## Objective
Give again only what runs from the line with "Would the man's" to the final line of the entries below, exactly as written and without pictures.

## Input records

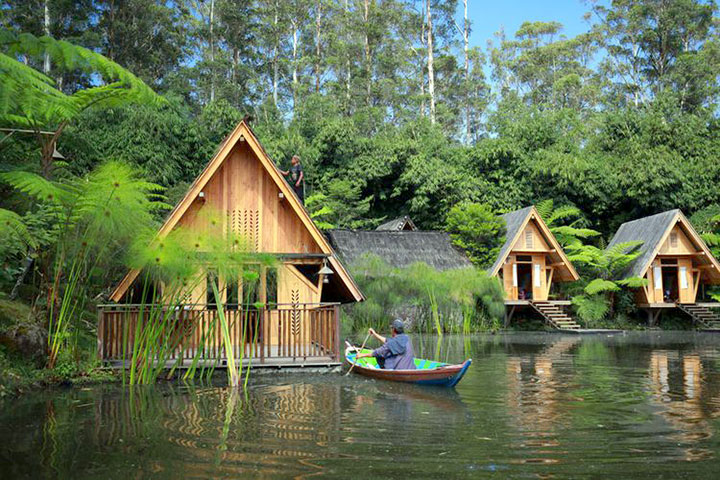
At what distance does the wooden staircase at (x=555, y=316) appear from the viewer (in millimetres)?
28564

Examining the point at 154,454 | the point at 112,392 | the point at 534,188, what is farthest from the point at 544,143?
the point at 154,454

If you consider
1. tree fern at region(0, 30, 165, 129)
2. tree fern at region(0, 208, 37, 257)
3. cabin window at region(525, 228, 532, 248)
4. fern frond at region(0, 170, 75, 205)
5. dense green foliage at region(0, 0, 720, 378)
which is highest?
dense green foliage at region(0, 0, 720, 378)

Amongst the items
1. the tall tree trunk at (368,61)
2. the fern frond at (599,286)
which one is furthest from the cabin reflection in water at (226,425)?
the tall tree trunk at (368,61)

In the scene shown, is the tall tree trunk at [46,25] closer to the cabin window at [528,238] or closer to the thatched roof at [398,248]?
the thatched roof at [398,248]

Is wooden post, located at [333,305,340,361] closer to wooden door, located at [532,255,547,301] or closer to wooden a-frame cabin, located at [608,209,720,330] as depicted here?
wooden door, located at [532,255,547,301]

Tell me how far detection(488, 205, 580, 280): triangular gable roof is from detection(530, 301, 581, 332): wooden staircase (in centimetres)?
180

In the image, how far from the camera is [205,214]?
12078mm

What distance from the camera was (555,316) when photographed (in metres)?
29.8

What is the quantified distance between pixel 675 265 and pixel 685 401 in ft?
79.2

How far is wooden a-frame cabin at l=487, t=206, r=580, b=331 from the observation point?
29312mm

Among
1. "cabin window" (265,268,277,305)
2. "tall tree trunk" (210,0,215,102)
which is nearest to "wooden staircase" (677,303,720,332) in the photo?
"cabin window" (265,268,277,305)

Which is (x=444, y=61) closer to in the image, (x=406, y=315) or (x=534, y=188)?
(x=534, y=188)

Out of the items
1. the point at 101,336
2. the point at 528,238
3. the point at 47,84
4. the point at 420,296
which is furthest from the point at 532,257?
the point at 47,84

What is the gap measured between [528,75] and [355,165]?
27.6 m
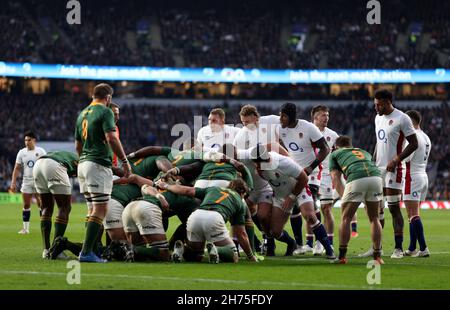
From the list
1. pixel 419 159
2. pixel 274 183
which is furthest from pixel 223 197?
pixel 419 159

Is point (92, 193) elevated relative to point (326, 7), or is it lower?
lower

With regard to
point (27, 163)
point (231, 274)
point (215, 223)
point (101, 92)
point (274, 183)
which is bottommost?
point (231, 274)

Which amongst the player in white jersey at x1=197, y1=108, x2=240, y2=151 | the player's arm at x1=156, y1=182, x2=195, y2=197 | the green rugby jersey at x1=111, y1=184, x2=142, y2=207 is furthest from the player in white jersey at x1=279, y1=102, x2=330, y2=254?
the green rugby jersey at x1=111, y1=184, x2=142, y2=207

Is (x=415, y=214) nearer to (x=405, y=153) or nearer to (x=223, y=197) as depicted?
(x=405, y=153)

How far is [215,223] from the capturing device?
12336mm

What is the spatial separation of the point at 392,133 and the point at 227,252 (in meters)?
3.69

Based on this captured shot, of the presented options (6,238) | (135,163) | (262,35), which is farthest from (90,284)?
(262,35)

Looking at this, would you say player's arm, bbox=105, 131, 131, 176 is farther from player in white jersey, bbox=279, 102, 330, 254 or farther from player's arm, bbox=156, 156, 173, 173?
player in white jersey, bbox=279, 102, 330, 254

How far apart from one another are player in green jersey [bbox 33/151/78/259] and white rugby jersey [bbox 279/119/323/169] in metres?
3.66

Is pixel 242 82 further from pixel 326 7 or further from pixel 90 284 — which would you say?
pixel 90 284

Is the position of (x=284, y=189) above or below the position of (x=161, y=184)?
below

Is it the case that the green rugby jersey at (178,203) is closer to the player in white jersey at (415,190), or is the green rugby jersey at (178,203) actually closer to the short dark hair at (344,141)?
the short dark hair at (344,141)

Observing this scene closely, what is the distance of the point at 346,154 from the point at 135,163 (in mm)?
3351

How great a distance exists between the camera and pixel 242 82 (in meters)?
58.0
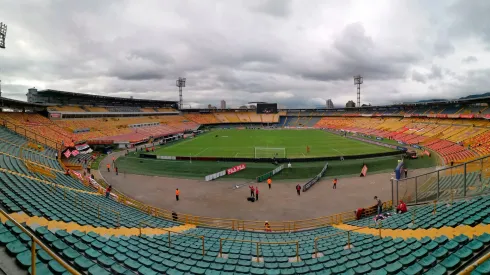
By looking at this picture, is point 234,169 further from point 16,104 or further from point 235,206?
point 16,104

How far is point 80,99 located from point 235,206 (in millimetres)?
65310

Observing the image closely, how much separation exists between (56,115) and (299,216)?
5331 centimetres

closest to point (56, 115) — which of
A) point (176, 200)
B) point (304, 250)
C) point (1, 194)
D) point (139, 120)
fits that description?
point (139, 120)

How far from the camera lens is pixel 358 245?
29.6 ft

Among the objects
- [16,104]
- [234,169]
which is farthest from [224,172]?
[16,104]

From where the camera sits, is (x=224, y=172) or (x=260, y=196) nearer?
(x=260, y=196)

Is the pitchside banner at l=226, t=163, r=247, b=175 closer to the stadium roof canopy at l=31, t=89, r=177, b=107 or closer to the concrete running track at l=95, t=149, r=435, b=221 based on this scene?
the concrete running track at l=95, t=149, r=435, b=221

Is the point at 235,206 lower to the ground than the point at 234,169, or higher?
lower

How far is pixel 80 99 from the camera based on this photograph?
65.7 meters

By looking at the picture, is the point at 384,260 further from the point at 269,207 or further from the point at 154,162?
the point at 154,162

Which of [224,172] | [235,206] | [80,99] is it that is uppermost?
[80,99]

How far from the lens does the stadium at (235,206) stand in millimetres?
6660

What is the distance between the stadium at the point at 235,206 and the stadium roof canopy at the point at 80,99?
1.05 m

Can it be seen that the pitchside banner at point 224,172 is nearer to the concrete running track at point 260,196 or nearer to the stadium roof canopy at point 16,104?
the concrete running track at point 260,196
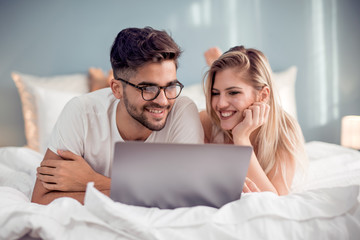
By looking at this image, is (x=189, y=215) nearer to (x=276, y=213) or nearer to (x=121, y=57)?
(x=276, y=213)

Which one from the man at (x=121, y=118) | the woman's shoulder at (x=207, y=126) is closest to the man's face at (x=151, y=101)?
the man at (x=121, y=118)

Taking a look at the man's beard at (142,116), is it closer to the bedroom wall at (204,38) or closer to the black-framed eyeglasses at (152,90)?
the black-framed eyeglasses at (152,90)

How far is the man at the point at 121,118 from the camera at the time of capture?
1194 millimetres

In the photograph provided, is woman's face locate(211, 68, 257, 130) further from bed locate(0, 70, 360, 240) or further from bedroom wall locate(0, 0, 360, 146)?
bedroom wall locate(0, 0, 360, 146)

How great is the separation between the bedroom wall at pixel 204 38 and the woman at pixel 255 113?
3.21 ft

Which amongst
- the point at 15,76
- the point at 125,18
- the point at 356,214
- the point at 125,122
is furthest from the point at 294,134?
the point at 15,76

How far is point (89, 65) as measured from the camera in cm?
265

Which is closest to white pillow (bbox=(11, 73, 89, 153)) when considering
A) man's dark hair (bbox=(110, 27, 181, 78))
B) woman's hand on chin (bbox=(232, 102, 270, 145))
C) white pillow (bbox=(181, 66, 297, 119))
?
white pillow (bbox=(181, 66, 297, 119))

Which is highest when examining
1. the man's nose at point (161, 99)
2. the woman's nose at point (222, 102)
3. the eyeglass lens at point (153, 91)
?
the eyeglass lens at point (153, 91)

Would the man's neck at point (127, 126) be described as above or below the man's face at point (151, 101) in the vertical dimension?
below

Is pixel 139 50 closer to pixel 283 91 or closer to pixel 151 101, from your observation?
pixel 151 101

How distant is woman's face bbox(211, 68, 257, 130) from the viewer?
149cm

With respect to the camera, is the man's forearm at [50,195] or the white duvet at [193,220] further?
the man's forearm at [50,195]

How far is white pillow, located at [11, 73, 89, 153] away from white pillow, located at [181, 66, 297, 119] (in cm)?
88
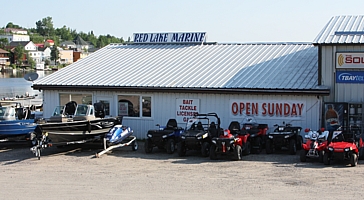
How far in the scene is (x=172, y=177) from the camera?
14961mm

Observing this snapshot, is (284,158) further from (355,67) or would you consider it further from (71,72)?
(71,72)

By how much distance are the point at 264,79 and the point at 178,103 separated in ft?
11.7

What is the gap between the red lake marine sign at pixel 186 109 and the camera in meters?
22.2

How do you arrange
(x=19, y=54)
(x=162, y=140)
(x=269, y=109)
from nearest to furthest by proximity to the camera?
(x=162, y=140) < (x=269, y=109) < (x=19, y=54)

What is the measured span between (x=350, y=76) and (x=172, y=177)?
823 centimetres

## Finished task
Would the man's neck at point (127, 126) be described as above or below the man's face at point (151, 101) in the vertical dimension?
below

Is pixel 139 50 closer to pixel 283 91 or closer to pixel 151 101, from your observation?
pixel 151 101

How distant is woman's face bbox(211, 68, 257, 130) from the viewer?
149cm

With respect to the camera, is the man's forearm at [50,195] or the white duvet at [193,220] further?
the man's forearm at [50,195]

How far is white pillow, located at [11, 73, 89, 153] away from white pillow, located at [181, 66, 297, 119] (in cm)?
88
How far in the scene is (x=172, y=177) from the camera?
14961mm

Observing this snapshot, is (284,158) further from (355,67) or would you consider it further from (71,72)?
(71,72)

By how much distance are the point at 264,79 and the point at 178,103 separated in ft?
11.7

What is the gap between the red lake marine sign at pixel 186 109 and the camera in meters?
22.2

How do you arrange
(x=19, y=54)
(x=162, y=140)
(x=269, y=109)
from nearest to furthest by proximity to the camera?
(x=162, y=140) < (x=269, y=109) < (x=19, y=54)

What is the measured span between (x=350, y=76) and (x=172, y=177)?
823 centimetres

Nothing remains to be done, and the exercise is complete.